● **AUFGABE A**
Nenne alle Einschübe, die im Text über Altruismus in runden Klammern stehen.
● **AUFGABE B**
Überarbeite den Text über Altruismus ab den Worten „Diese wird ja“ bis einschließlich „die eigene Person...“ und setze dabei „Siegenwollen“ an die Stelle von „Gewinnenwollen“.

● **QUELLE**
━━━━━━━━━━━━━━━━━━━━━━━━━━━━━━

D.h. wenn Du schreibst (worauf er sich ja bezog), dass wuwei kein egoistisches tun ist, wäre es - in diesem Verständnis - altruistisch:
auch Julian Braun schrieb ja:
Wenn man allerdings Altruismus nicht als Komplement zum Egoismus (alles was nicht egoistisch ist, ist altruistisch) auffasst, sondern als Gegensatz (das egoistische Handeln bevorzugt die eigene Person, das altruistische alle anderen Personen), kann es noch eine dritte Postion geben.
Diese wird ja auch durch das mosaische Gebot: „Du sollst deinen Nächsten lieben wie dich selbst“ ausgedrückt:
Weder soll man sich selbst mehr lieben, als die anderen, noch soll man sich selbst weniger lieben als die anderen, sondern sich selbst und die anderen gleichermaßen.
Zum Gewinnenwollen passt es dennoch nicht, denn das bevorzugt ja die eigene Person...
In einem sportlichen Wettkampf könnte man noch sagen: "Ich bevorzuge Gegner, keine Opfer" und strengt sich dann vielleicht seinerseits ordentlich an um dem anderen ein würdiger Gegner zu sein.
Wenn es nicht um den Kampf an sich geht, sondern der Mittel zum Zweck ist, sieht die Sache wieder anders aus.

━━━━━━━━━━━━━━━━━━━━━━━━━━━━━━

Datensätze
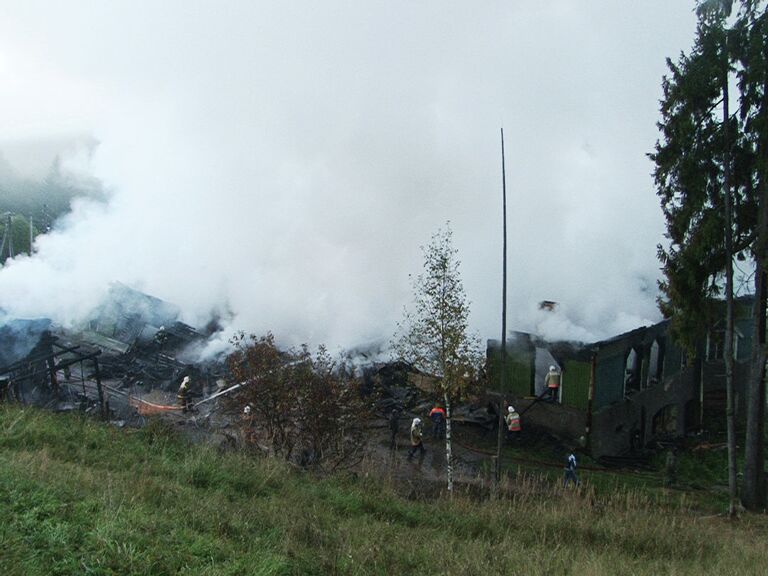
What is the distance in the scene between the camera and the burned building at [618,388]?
18.5 meters

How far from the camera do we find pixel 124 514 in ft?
18.3

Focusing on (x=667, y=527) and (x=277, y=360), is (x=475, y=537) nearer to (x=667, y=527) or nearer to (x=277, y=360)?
(x=667, y=527)

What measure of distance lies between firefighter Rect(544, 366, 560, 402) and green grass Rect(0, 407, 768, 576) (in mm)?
8377

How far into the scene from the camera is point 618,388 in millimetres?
19250

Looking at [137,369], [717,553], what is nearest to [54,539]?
[717,553]

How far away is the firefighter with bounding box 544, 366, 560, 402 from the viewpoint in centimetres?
1906

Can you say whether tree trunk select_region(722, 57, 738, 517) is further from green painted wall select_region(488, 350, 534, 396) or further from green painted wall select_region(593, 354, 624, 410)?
green painted wall select_region(488, 350, 534, 396)

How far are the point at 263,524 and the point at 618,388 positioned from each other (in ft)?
50.3

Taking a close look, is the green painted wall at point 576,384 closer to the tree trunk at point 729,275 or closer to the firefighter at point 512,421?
the firefighter at point 512,421

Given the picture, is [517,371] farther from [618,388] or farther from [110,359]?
[110,359]

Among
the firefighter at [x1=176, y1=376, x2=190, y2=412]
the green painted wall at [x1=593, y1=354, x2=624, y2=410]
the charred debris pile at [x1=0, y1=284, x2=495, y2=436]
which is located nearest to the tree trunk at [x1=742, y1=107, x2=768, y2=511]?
the green painted wall at [x1=593, y1=354, x2=624, y2=410]

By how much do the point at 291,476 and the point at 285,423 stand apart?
3.00 m

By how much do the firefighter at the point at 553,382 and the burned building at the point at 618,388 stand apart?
15cm

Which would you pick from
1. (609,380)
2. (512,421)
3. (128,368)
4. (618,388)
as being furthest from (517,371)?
(128,368)
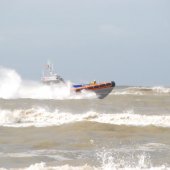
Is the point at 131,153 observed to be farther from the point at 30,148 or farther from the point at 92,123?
the point at 92,123

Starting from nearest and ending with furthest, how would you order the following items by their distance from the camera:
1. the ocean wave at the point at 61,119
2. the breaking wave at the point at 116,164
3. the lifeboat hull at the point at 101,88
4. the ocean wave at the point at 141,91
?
1. the breaking wave at the point at 116,164
2. the ocean wave at the point at 61,119
3. the lifeboat hull at the point at 101,88
4. the ocean wave at the point at 141,91

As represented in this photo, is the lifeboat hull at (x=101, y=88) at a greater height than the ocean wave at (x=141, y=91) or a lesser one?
lesser

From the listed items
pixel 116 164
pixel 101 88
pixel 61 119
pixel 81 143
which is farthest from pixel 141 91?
pixel 116 164

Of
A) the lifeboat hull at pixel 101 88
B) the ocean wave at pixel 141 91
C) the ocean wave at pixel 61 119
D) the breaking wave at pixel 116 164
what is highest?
the ocean wave at pixel 141 91

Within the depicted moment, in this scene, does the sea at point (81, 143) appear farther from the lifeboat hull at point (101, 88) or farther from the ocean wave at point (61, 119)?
the lifeboat hull at point (101, 88)

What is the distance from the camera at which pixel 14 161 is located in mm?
11297

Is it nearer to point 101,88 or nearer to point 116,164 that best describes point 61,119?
point 116,164

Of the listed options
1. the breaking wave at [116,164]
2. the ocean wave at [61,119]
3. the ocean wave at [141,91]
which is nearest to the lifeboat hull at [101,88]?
the ocean wave at [61,119]

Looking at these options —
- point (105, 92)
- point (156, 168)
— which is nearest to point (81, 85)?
point (105, 92)

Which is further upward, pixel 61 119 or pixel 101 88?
pixel 101 88

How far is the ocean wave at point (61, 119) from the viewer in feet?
68.3

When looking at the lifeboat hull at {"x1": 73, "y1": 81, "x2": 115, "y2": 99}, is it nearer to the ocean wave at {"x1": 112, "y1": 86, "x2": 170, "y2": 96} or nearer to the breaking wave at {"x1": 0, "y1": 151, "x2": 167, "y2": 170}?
the ocean wave at {"x1": 112, "y1": 86, "x2": 170, "y2": 96}

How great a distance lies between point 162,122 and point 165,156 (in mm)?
9271

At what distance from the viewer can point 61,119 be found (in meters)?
22.9
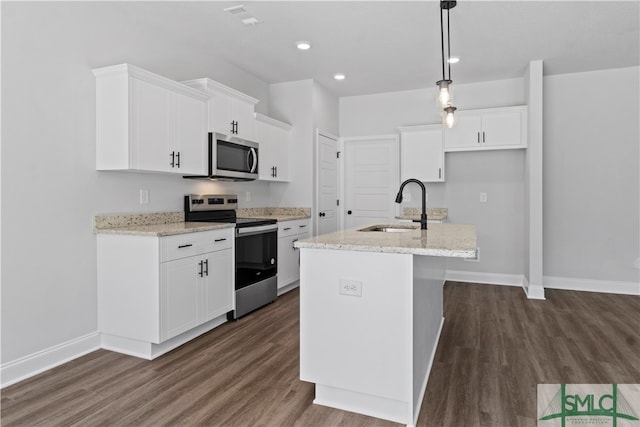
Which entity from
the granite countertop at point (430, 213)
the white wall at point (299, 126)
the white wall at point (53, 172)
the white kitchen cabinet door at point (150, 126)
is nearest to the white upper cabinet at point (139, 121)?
the white kitchen cabinet door at point (150, 126)

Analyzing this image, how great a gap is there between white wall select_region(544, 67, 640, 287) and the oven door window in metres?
3.38

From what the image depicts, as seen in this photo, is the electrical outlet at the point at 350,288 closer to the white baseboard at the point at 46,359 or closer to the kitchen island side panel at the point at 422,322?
the kitchen island side panel at the point at 422,322

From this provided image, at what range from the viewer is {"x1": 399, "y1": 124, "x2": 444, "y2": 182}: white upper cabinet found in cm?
501

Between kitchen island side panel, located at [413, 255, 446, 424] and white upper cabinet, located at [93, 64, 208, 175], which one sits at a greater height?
white upper cabinet, located at [93, 64, 208, 175]

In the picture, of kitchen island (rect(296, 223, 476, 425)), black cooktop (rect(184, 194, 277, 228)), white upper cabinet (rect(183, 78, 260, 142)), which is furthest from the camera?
black cooktop (rect(184, 194, 277, 228))

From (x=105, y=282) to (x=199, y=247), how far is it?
0.70 meters

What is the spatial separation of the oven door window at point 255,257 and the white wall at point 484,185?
2294mm

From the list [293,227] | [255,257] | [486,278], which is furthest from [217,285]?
[486,278]

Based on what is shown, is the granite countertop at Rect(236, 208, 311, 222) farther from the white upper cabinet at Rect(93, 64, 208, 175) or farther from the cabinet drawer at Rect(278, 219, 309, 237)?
the white upper cabinet at Rect(93, 64, 208, 175)

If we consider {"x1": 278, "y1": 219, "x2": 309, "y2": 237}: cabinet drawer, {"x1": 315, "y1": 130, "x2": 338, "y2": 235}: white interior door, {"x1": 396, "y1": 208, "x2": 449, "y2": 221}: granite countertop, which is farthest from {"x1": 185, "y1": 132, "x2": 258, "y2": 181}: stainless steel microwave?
{"x1": 396, "y1": 208, "x2": 449, "y2": 221}: granite countertop

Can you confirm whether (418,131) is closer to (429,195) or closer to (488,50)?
(429,195)

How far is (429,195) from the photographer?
538 cm

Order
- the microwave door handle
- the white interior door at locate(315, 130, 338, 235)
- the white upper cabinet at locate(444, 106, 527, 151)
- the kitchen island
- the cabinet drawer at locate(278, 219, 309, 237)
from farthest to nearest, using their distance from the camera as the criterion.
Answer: the white interior door at locate(315, 130, 338, 235) → the white upper cabinet at locate(444, 106, 527, 151) → the cabinet drawer at locate(278, 219, 309, 237) → the microwave door handle → the kitchen island

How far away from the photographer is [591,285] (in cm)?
468
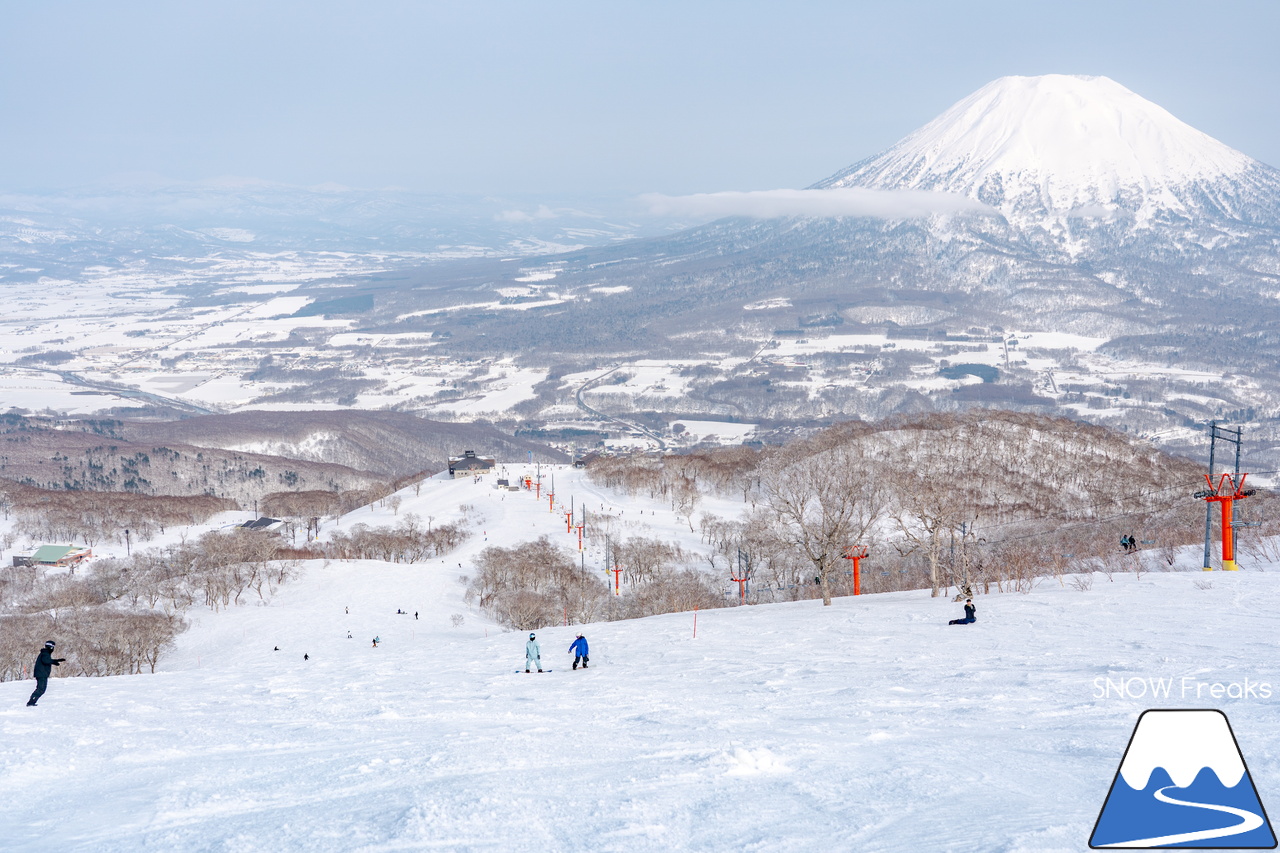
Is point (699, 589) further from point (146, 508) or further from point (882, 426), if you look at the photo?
point (146, 508)

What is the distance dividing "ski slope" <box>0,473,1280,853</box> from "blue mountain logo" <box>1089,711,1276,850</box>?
2.63ft

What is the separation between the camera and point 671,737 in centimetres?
1318

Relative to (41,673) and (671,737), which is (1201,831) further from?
(41,673)

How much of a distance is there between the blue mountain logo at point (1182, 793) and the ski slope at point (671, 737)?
0.80 m

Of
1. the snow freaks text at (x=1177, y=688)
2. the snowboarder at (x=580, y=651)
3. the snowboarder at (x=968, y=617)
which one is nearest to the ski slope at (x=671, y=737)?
the snow freaks text at (x=1177, y=688)

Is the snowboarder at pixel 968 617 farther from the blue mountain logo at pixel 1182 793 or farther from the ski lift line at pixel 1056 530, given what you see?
the ski lift line at pixel 1056 530

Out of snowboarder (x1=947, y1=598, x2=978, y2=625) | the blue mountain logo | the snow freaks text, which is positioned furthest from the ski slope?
the blue mountain logo

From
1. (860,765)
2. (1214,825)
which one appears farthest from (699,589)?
(1214,825)

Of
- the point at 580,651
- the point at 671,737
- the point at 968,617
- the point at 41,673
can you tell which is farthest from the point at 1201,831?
the point at 41,673

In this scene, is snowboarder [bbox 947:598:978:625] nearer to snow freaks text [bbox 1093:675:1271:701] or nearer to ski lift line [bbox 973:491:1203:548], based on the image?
snow freaks text [bbox 1093:675:1271:701]

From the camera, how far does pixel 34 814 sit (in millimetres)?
10891

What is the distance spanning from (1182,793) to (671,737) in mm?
7203

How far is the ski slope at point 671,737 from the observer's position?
936cm

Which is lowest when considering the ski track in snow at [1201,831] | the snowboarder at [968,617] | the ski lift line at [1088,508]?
the snowboarder at [968,617]
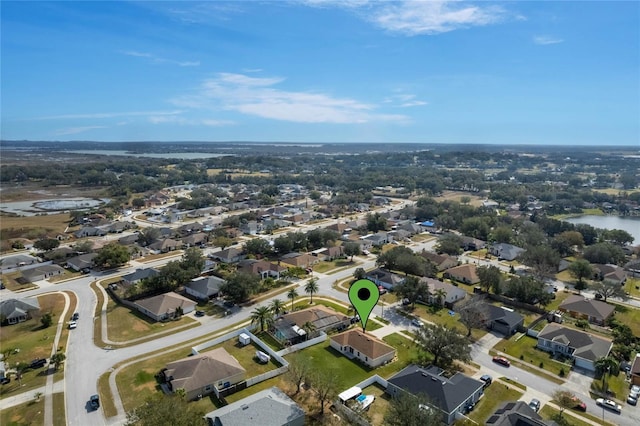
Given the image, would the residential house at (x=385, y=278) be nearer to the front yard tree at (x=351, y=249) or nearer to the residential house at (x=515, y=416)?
the front yard tree at (x=351, y=249)

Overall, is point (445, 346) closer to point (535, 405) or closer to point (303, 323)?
point (535, 405)

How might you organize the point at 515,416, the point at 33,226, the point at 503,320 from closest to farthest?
the point at 515,416
the point at 503,320
the point at 33,226

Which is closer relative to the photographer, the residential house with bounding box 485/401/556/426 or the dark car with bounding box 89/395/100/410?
the residential house with bounding box 485/401/556/426

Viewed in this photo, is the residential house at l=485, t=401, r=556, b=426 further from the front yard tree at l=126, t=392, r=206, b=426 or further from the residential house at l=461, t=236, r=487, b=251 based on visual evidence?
the residential house at l=461, t=236, r=487, b=251

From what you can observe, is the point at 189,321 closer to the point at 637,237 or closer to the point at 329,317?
the point at 329,317

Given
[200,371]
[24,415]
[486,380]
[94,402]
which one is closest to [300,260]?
[200,371]

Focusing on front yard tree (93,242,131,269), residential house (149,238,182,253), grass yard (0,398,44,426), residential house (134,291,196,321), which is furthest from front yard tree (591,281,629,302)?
front yard tree (93,242,131,269)

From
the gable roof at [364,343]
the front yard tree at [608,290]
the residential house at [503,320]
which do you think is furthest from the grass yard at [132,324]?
the front yard tree at [608,290]

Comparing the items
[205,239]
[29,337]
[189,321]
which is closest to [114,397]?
[189,321]
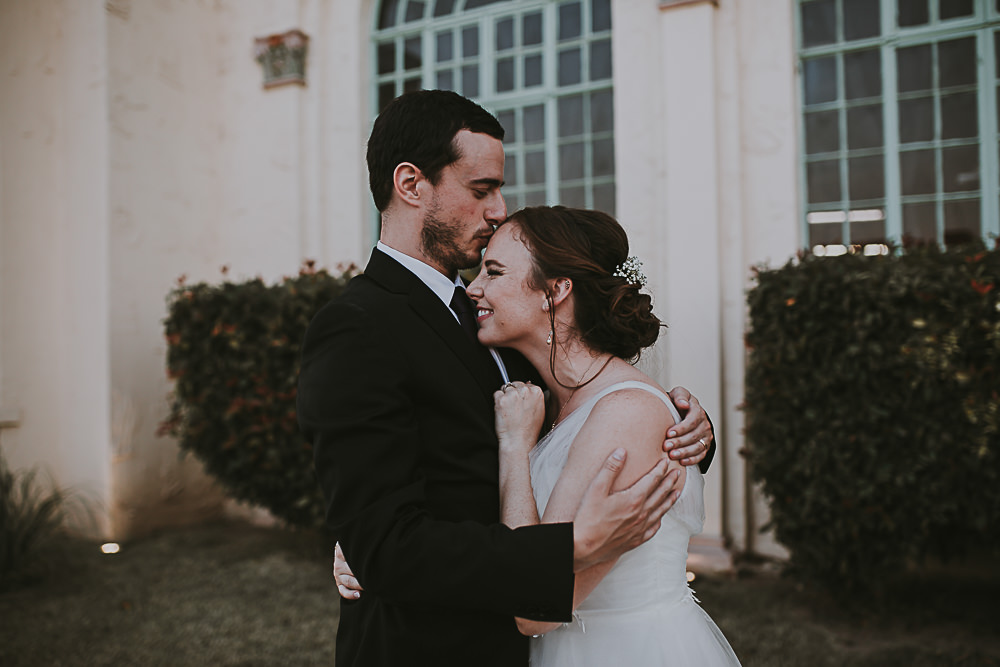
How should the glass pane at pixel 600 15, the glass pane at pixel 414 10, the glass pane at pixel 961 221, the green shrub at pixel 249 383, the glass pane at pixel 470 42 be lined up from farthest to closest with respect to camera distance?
1. the glass pane at pixel 414 10
2. the glass pane at pixel 470 42
3. the glass pane at pixel 600 15
4. the green shrub at pixel 249 383
5. the glass pane at pixel 961 221

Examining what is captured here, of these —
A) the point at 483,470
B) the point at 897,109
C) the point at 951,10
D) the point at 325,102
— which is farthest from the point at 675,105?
the point at 483,470

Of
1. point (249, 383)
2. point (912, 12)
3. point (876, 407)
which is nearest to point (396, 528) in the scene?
point (876, 407)

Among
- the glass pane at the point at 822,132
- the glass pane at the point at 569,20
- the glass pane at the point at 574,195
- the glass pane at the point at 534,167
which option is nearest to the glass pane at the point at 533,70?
the glass pane at the point at 569,20

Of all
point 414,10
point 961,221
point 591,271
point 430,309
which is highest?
point 414,10

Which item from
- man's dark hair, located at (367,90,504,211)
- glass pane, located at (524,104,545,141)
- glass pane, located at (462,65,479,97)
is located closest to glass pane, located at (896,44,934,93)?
glass pane, located at (524,104,545,141)

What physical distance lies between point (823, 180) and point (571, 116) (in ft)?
7.12

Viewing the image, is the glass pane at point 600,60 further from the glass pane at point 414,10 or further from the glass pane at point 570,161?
the glass pane at point 414,10

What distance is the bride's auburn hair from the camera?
210 centimetres

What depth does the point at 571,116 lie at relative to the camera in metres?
6.33

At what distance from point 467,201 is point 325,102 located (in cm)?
572

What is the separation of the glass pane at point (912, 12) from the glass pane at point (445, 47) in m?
3.75

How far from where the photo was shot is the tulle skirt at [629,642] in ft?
6.48

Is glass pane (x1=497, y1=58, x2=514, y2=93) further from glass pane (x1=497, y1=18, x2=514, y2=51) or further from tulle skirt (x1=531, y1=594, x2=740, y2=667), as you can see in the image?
tulle skirt (x1=531, y1=594, x2=740, y2=667)

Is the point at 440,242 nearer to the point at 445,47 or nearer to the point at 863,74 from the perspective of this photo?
the point at 863,74
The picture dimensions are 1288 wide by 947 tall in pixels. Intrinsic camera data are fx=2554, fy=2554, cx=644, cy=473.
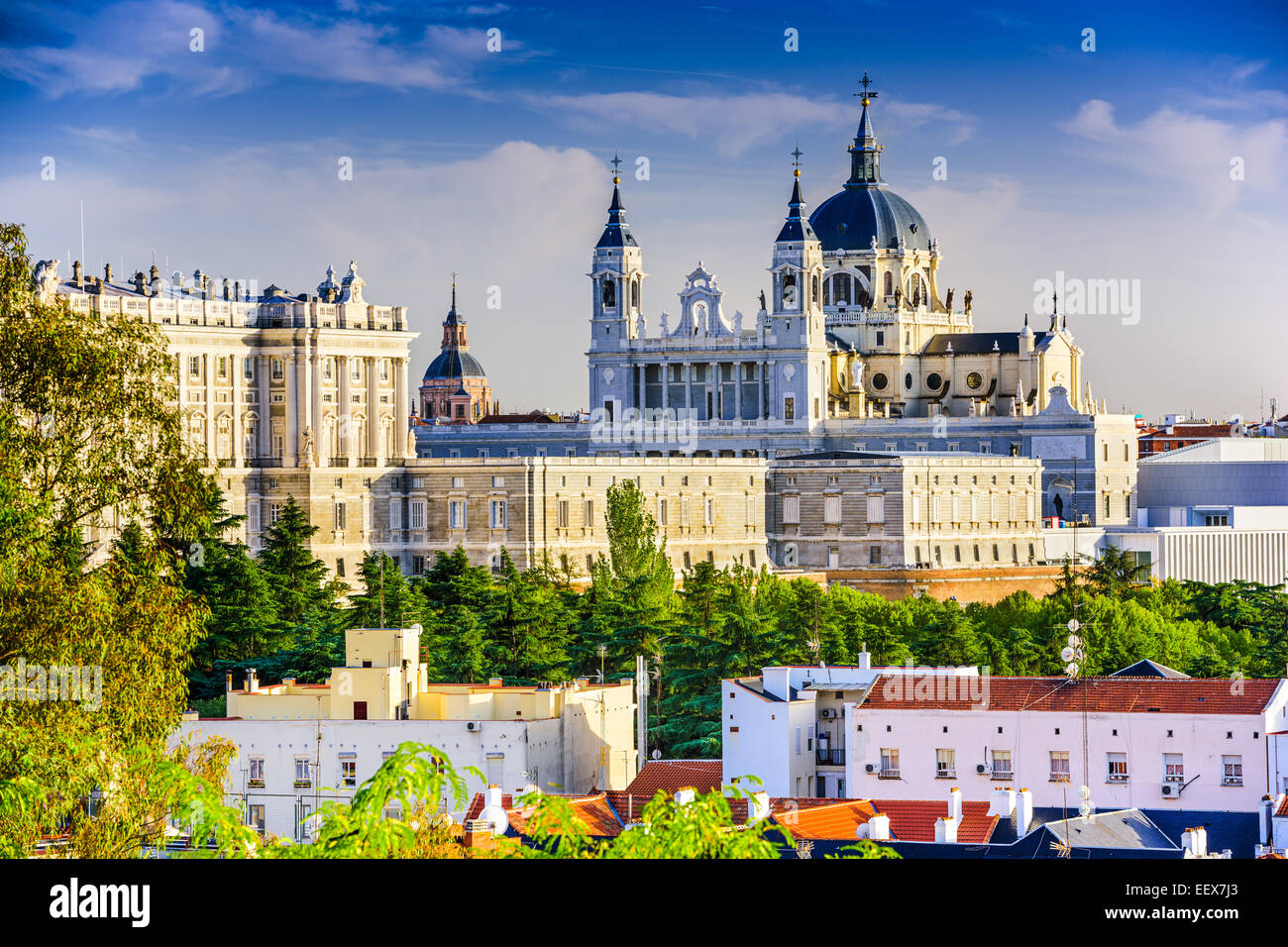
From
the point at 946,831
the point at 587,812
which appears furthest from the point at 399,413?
the point at 946,831

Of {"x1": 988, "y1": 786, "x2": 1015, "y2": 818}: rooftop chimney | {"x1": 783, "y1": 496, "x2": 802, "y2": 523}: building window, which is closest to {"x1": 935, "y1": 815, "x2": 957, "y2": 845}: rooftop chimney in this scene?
{"x1": 988, "y1": 786, "x2": 1015, "y2": 818}: rooftop chimney

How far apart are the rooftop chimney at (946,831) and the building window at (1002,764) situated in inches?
276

━━━━━━━━━━━━━━━━━━━━━━━━━━━━━━

● **SCHRIFTLICHE ANTWORT A**
- worauf er sich ja bezog
- alles was nicht egoistisch ist, ist altruistisch
- das egoistische Handeln bevorzugt die eigene Person, das altruistische alle anderen Personen

● **SCHRIFTLICHE ANTWORT B**
Diese wird ja auch durch das mosaische Gebot: „Du sollst deinen Nächsten lieben wie dich selbst“ ausgedrückt:
Weder soll man sich selbst mehr lieben, als die anderen, noch soll man sich selbst weniger lieben als die anderen, sondern sich selbst und die anderen gleichermaßen.
Zum Siegenwollen passt es dennoch nicht, denn das bevorzugt ja die eigene Person...